スマートフォン(スマホ)にも搭載され、広く知られる個人認証技術「指紋認証」。しかし、認識精度に限界があり、誤認や偽造などの懸念も指摘される。生体認証システムのディー・ディー・エス(DDS)と東京大学は指の汗が出る穴に着目し、精度を10倍以上高めることに成功した。読み取るセンサーのコストなど課題も残るが、個人認証の新たな手段として注目されそうだ。

「従来の指紋認証は精度に限界がある。決済など様々な場面でスマホが使われるなか、より簡単で精度の高い個人認証技術が必要だ」。東京大学大学院の梅崎太造特任教授は、新たな指紋認証手法を開発した狙いを強調する。

現在の一般的な指紋認証は、複数の隆起した線(隆線)が集まって模様になった渦状紋などの「第1次特徴」と、線の分岐点や端点といった「第2次特徴」で個人を判別する。技術は確立されており、実績もある。

■誤認や偽造も

しかし、スマホのセンサーのように読み取る面積が小さくなると、捉えられる特徴点が少なくなる。他人の指紋を登録者のものと誤って認識したり、偽造した指紋で認証を突破されたりといった懸念が指摘されてきた。

入室用の指紋認証機器といった大きなセンサーを使用する指紋認証では無作為に選んだ人がロックを解除できる確率は100万分の1程度とされる。一方、スマホでは5万分の1程度に低下するという。

実際に米国のミシガン州立大学の研究グループは、指紋をインクジェットプリンターで偽造してスマホの認証を突破できると報告している。また、他人の指を本人のものと誤認してしまいスマホのロックを突破される危険性も報告されている。

DDSと東大が開発した技術は従来の2つの特徴に加えて、汗が出るための小さな穴である「汗孔(かんこう)」を“第3次特徴”として利用する。汗孔は個人によって位置関係が異なる。この汗孔同士の位置関係や線と汗孔の位置関係を判定基準に加えることで、精度を10倍以上に高めることができるという。

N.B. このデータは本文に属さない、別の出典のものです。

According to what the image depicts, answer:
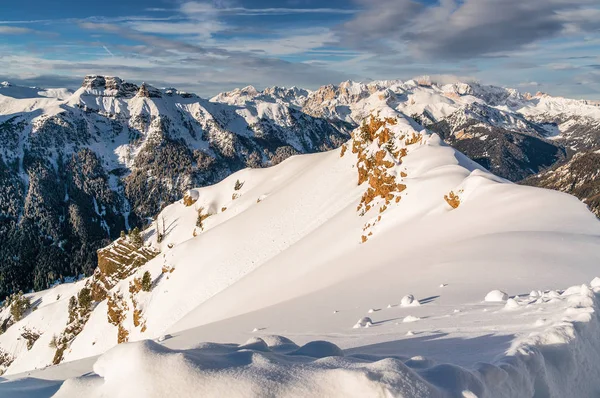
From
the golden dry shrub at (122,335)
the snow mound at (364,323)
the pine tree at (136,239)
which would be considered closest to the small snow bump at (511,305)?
the snow mound at (364,323)

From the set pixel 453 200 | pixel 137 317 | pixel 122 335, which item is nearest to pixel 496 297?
pixel 453 200

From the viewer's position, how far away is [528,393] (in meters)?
7.59

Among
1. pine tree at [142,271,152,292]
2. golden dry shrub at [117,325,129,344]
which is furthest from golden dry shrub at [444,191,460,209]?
golden dry shrub at [117,325,129,344]

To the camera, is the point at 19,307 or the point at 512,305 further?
the point at 19,307

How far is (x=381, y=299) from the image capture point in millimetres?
19297

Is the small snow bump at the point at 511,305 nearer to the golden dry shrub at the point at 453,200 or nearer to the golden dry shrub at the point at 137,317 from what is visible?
the golden dry shrub at the point at 453,200

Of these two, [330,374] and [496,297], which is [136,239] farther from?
[330,374]

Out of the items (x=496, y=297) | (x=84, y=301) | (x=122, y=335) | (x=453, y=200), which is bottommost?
(x=122, y=335)

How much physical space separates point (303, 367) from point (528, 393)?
4.32 m

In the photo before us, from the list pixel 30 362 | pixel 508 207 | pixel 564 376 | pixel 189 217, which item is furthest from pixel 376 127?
pixel 30 362

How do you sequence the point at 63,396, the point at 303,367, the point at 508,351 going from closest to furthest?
the point at 303,367, the point at 63,396, the point at 508,351

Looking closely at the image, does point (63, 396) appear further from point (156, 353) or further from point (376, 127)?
point (376, 127)

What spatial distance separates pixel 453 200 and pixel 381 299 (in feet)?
62.8

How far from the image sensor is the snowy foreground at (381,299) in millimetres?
6801
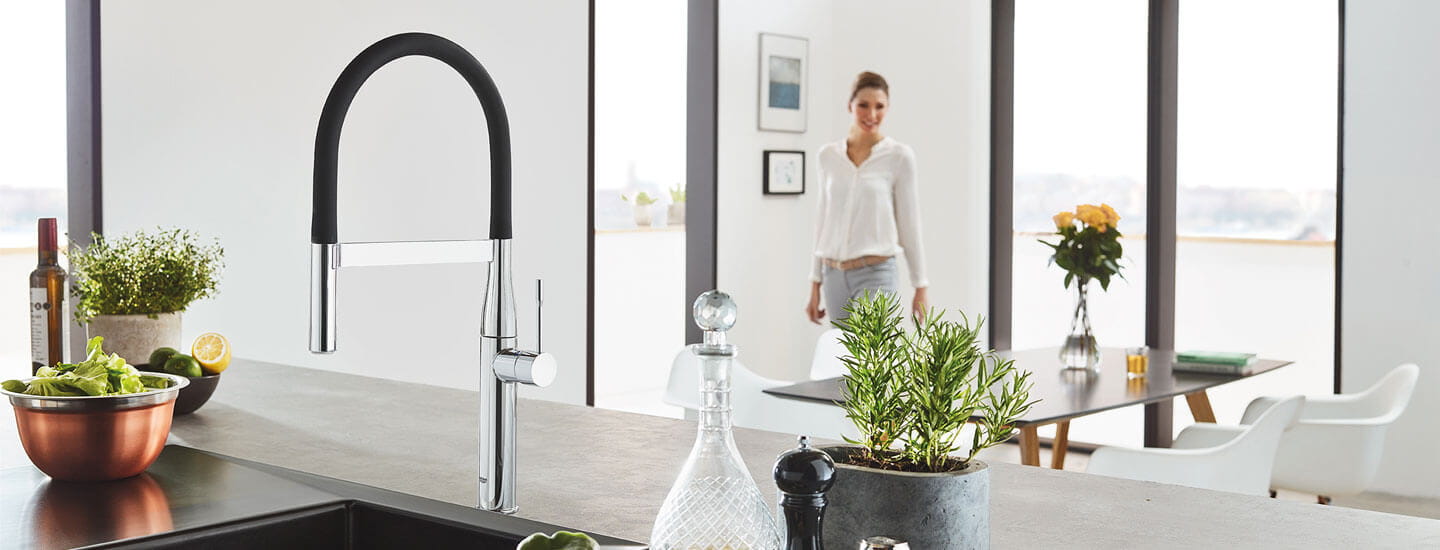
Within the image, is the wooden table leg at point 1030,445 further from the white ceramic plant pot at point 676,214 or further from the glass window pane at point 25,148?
the white ceramic plant pot at point 676,214

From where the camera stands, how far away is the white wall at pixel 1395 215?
4.98 metres

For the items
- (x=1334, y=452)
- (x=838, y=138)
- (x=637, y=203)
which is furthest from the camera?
(x=637, y=203)

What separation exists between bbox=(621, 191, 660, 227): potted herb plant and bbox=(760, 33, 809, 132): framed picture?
202 cm

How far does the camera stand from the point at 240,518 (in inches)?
52.2

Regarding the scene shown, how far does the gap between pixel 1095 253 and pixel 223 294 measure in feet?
8.95

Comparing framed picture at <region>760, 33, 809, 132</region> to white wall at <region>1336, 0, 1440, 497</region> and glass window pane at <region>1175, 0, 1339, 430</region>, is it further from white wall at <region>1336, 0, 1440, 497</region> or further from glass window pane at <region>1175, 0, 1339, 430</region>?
white wall at <region>1336, 0, 1440, 497</region>

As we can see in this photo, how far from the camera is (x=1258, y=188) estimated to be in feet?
18.4

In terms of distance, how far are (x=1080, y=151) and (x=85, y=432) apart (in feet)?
17.4

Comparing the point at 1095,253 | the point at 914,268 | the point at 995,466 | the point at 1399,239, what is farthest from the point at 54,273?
the point at 1399,239

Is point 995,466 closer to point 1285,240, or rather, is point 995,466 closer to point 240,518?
point 240,518

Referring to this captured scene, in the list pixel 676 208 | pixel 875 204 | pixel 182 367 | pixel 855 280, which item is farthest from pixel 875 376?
pixel 676 208

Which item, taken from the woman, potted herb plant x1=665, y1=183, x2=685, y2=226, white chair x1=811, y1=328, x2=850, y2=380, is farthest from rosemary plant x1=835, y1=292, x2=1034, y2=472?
potted herb plant x1=665, y1=183, x2=685, y2=226

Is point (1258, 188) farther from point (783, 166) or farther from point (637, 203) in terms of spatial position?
point (637, 203)

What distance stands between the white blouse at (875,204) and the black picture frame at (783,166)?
70cm
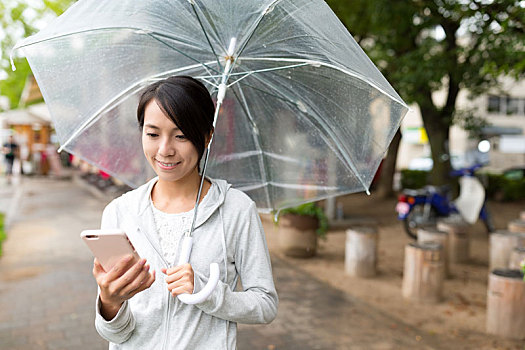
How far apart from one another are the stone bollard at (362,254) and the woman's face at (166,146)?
17.5ft

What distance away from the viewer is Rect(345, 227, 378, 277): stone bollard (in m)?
6.65

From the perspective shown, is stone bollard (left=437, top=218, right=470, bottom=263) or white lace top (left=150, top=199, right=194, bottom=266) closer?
white lace top (left=150, top=199, right=194, bottom=266)

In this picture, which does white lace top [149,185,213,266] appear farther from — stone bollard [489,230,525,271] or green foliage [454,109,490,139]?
green foliage [454,109,490,139]

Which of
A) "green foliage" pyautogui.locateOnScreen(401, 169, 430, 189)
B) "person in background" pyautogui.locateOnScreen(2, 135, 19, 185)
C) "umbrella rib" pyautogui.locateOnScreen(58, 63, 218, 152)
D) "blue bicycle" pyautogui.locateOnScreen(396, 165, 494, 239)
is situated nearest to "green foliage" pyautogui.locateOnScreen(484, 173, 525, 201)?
"green foliage" pyautogui.locateOnScreen(401, 169, 430, 189)

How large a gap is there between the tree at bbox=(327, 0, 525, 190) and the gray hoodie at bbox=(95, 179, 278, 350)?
4.21 m

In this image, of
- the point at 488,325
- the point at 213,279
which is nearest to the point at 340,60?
the point at 213,279

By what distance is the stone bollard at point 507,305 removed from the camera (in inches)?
183

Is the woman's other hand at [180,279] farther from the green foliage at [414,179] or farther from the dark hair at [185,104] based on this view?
the green foliage at [414,179]

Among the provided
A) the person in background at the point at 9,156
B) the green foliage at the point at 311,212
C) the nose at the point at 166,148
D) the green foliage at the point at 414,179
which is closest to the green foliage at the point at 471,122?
the green foliage at the point at 311,212

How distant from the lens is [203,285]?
1547mm

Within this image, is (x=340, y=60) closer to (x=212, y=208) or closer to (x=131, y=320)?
(x=212, y=208)

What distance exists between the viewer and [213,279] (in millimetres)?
1488

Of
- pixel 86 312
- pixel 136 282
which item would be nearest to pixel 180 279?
pixel 136 282

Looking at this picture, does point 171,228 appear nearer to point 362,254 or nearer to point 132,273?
point 132,273
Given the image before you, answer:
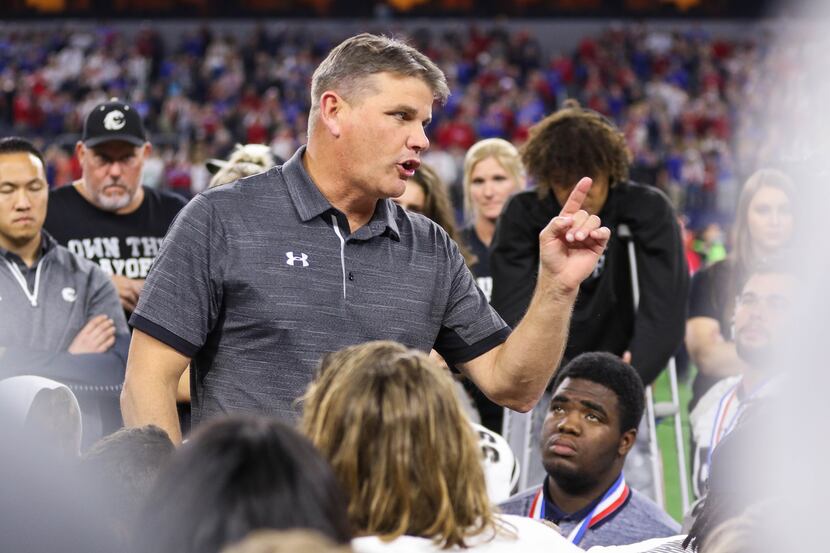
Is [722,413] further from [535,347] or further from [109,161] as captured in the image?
[109,161]

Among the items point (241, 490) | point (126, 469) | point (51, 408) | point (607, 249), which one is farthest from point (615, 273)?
point (241, 490)

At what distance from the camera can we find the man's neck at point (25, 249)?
15.5 feet

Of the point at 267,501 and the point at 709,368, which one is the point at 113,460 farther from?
the point at 709,368

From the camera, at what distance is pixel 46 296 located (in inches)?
185

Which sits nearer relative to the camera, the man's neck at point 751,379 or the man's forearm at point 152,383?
the man's forearm at point 152,383

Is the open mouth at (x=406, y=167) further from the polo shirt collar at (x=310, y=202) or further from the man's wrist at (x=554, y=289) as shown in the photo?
the man's wrist at (x=554, y=289)

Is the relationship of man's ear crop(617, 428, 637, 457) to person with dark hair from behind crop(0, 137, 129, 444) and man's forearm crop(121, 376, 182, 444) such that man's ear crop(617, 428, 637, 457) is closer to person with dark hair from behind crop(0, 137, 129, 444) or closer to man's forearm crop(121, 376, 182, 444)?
person with dark hair from behind crop(0, 137, 129, 444)

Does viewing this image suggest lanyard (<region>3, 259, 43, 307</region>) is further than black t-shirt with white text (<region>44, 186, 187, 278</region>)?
No

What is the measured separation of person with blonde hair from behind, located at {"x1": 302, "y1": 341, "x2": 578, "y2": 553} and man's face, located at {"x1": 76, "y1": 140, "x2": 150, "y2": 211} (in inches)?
136

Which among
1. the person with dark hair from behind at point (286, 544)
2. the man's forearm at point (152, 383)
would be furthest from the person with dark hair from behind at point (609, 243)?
the person with dark hair from behind at point (286, 544)

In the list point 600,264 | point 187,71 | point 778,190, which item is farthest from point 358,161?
point 187,71

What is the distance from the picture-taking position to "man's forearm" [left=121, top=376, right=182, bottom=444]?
300cm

汗孔は隆線の中に数多く存在しており、スマホに搭載する小さなセンサーでも多くの特徴を捉えることが可能だ。ただ、現在の主流の静電容量式センサーでは十分な解像度がなく、小さな汗孔を検知できない。

このため、DDSは新たなセンサーを開発した。薄いガラス板とイメージセンサー、発光ダイオード(LED)を組み合わせており、指の表面に光を当てて浸透率や反射率を利用して微細な構造を読み取る。

■価格下げ課題

検出部の大きさは縦6.6ミリメートル×横4.8ミリで厚さも約0.6ミリと小さい。従来のセンサーは解像度が500ppi(1インチあたりの画素数)程度だったが、新しいセンサーでは3000ppiまで高められるという。読み取った汗孔の位置関係から個人を認証できるソフトウエアも梅崎氏とDDSが開発した。

スマホに搭載される一般的なセンサーの価格は100〜1000円程度とされる。新開発のセンサーはまだスマホに搭載できるほど安くはないが、今後は量産による原価低減で既存センサーと同程度まで下げられるとみる。スマホメーカーの採用を目指す。